### Given exercise 1
From the ESLint article below, extract the passage between "Initially, each part" and "those, you can't.", inclusive.

### Selection
━━━━━━━━━━━━━━━━━━━━

Today, I offer a high-level overview of how we put ESLint in place and scaled it across our multi-repository front-end project. If you’ve been planning to improve code consistency in your project – this article might just be the place to begin.


Front-end developers are familiar with ESLint, a great tool that helps maintain code quality and catch bugs. It is a fairly straightforward utility when used in small projects. All it takes to get started is adding the dependency and going through the basic setup stages.

However, what if a project is already in place, and that project desperately needs linting? What if that project consists of a few repos, or even a few dozen repos, maintained by several teams? Scaling ESLint across multiple repos has more to offer than just repeating the same steps for each of those.

First, I will take you on a history tour of how we standardized linting practices across multiple repositories. Then I will share our experience on how to coexist with all the warnings and errors. Strict ESLint rules bring just so many of them into the life of a mature project.

How it all began

Let's take a look at our starting point. We are an 8-year-old project and have been keen on adding new features (our excuse for everything that's wrong with our codebase, lack of code style, for one). We work with multiple front-end repos – there's a general product UI, a chat microservice, some internal use products such as a content moderation platform, a payments repo, and a few more. And though we had code-style agreements, and our repositories all used ESLint, we were not entirely happy with how things functioned. The reason was different developers were working on separate repos, so somehow, they all ended up with different configs.

Initially, each part of the project started with a strict albeit reasonable ESLint configuration. As time passed, decisions were made to switch some errors to warnings. Later, someone took the liberty of disabling those warnings altogether because they…well, it is pretty irritating when you are prompted about errors beyond your current work scope, and while you would love to get rid of those, you can't.

━━━━━━━━━━━━━━━━━━━━

### Material for this task

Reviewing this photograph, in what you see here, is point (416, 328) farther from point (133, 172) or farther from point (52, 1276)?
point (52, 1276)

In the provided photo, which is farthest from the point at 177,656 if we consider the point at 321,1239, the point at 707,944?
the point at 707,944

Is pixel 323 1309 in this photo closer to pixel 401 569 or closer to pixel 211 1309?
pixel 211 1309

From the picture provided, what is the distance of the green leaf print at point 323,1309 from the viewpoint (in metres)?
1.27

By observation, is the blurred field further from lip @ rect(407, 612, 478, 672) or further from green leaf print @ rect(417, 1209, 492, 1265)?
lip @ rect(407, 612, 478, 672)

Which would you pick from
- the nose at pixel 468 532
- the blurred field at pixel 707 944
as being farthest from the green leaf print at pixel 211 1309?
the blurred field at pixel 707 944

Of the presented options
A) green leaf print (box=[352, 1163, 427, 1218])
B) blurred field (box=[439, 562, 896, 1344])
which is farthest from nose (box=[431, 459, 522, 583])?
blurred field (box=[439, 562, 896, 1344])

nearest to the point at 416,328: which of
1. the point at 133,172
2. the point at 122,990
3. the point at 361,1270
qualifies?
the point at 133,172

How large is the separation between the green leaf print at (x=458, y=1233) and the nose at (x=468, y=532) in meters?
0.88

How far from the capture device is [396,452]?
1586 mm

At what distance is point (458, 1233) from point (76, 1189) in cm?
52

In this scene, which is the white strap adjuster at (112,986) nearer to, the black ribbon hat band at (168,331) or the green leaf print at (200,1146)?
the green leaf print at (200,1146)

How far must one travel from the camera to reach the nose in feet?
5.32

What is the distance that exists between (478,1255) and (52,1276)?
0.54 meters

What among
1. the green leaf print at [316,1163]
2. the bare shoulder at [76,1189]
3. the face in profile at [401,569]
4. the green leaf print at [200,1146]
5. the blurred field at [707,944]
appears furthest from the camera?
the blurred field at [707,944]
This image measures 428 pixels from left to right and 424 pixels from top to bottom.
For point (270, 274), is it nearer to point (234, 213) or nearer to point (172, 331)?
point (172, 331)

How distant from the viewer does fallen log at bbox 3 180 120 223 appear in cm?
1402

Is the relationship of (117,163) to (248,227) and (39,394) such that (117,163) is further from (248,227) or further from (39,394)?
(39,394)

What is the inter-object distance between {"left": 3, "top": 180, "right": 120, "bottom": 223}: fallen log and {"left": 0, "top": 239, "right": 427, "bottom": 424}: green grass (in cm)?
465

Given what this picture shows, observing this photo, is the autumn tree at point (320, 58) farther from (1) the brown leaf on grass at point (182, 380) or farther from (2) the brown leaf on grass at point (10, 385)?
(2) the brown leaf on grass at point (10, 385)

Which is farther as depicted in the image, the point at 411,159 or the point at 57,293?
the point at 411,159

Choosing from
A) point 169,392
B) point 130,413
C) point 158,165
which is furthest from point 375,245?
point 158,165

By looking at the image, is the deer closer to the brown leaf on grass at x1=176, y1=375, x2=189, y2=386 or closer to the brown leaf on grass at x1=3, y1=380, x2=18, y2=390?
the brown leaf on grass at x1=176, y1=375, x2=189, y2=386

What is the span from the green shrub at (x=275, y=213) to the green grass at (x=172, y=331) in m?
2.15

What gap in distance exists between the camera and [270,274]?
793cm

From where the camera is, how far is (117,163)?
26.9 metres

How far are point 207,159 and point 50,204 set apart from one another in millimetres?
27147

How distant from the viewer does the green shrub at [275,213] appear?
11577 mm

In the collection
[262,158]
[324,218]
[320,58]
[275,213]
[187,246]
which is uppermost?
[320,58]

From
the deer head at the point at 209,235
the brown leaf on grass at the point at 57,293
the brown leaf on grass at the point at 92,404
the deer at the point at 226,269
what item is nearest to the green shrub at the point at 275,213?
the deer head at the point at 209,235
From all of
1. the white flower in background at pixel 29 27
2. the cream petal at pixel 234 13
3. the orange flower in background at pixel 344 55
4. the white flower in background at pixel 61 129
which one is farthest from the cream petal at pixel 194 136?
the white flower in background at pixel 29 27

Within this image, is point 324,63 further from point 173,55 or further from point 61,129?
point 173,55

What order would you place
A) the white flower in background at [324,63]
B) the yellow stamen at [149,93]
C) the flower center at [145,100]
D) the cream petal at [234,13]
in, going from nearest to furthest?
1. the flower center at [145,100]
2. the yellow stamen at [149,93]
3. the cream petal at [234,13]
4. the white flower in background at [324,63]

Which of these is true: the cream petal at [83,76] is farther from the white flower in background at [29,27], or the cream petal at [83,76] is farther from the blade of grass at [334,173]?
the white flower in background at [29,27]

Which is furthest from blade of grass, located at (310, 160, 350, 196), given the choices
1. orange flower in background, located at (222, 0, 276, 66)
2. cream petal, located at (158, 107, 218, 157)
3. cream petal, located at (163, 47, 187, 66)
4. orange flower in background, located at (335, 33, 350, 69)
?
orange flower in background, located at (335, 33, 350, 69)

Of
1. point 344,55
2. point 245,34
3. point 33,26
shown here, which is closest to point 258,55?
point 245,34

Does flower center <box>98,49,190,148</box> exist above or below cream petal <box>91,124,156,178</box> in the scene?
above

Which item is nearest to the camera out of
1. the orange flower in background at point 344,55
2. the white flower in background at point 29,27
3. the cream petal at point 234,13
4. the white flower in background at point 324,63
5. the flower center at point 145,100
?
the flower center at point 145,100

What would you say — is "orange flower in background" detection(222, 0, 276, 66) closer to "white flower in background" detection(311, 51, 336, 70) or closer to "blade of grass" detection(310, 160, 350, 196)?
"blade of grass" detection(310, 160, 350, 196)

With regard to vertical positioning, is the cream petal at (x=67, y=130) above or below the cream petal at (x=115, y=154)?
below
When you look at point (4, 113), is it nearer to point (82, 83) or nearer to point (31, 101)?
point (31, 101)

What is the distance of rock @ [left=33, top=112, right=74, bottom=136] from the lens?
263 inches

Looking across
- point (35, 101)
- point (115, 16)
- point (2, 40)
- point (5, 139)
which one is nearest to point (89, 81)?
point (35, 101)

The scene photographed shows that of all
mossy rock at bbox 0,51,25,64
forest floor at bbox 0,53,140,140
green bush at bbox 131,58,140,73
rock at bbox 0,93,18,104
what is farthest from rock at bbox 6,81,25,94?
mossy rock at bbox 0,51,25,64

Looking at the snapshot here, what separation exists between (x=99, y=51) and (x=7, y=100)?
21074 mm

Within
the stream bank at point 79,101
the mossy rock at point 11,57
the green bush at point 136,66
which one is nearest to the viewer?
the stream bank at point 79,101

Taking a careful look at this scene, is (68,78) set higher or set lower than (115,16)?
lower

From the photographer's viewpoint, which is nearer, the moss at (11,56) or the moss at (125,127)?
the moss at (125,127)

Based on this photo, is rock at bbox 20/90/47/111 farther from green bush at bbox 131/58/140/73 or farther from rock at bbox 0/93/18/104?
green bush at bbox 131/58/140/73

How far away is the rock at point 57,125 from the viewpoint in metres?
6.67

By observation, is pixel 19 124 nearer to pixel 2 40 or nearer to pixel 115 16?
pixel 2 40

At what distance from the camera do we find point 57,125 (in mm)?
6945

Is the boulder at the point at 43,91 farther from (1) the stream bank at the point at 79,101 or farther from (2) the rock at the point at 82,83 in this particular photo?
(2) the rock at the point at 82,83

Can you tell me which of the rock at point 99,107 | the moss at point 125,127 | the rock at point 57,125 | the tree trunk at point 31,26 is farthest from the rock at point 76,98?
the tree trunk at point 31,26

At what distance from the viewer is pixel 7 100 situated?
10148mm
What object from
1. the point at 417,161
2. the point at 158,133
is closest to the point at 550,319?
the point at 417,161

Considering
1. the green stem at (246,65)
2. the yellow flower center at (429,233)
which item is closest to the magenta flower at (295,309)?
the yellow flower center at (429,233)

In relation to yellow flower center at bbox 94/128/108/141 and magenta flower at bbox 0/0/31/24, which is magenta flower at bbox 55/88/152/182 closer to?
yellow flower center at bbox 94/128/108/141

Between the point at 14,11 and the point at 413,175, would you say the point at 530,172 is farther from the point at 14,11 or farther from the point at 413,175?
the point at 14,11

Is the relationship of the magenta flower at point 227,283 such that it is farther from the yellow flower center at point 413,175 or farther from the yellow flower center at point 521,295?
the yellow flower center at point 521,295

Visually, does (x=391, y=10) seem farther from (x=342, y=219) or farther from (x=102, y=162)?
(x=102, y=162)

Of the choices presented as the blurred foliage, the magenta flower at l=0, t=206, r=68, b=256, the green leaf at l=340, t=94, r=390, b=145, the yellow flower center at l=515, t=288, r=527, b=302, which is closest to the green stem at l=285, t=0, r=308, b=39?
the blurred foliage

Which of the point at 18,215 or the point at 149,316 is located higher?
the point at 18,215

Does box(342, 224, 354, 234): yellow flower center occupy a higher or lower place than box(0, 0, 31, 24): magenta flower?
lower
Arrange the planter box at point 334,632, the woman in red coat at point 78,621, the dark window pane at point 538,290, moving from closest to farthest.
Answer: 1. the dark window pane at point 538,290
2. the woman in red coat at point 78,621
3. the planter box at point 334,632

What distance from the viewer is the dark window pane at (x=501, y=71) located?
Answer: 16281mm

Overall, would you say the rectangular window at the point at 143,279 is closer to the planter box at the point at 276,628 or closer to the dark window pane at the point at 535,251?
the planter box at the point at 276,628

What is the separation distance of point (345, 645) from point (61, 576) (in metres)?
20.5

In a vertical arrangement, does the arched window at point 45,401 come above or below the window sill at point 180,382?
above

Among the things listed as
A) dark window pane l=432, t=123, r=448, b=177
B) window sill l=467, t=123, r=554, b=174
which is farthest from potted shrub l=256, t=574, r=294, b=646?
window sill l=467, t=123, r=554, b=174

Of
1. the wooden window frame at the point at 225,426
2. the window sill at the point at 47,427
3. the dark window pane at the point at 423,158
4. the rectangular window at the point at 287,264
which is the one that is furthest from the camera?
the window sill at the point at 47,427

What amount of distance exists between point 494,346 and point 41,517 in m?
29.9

━━━━━━━━━━━━━━━━━━━━

### Given exercise 2
Copy out every line in the rows above that contains the word "deer".

### Reply 1
Initially, each part of the project started with a strict albeit reasonable ESLint configuration. As time passed, decisions were made to switch some errors to warnings. Later, someone took the liberty of disabling those warnings altogether because they…well, it is pretty irritating when you are prompted about errors beyond your current work scope, and while you would love to get rid of those, you can't.

### Reply 2
By looking at the image, is the deer closer to the brown leaf on grass at x1=176, y1=375, x2=189, y2=386 or closer to the brown leaf on grass at x1=3, y1=380, x2=18, y2=390?
the deer head at the point at 209,235
the deer at the point at 226,269
the deer head at the point at 209,235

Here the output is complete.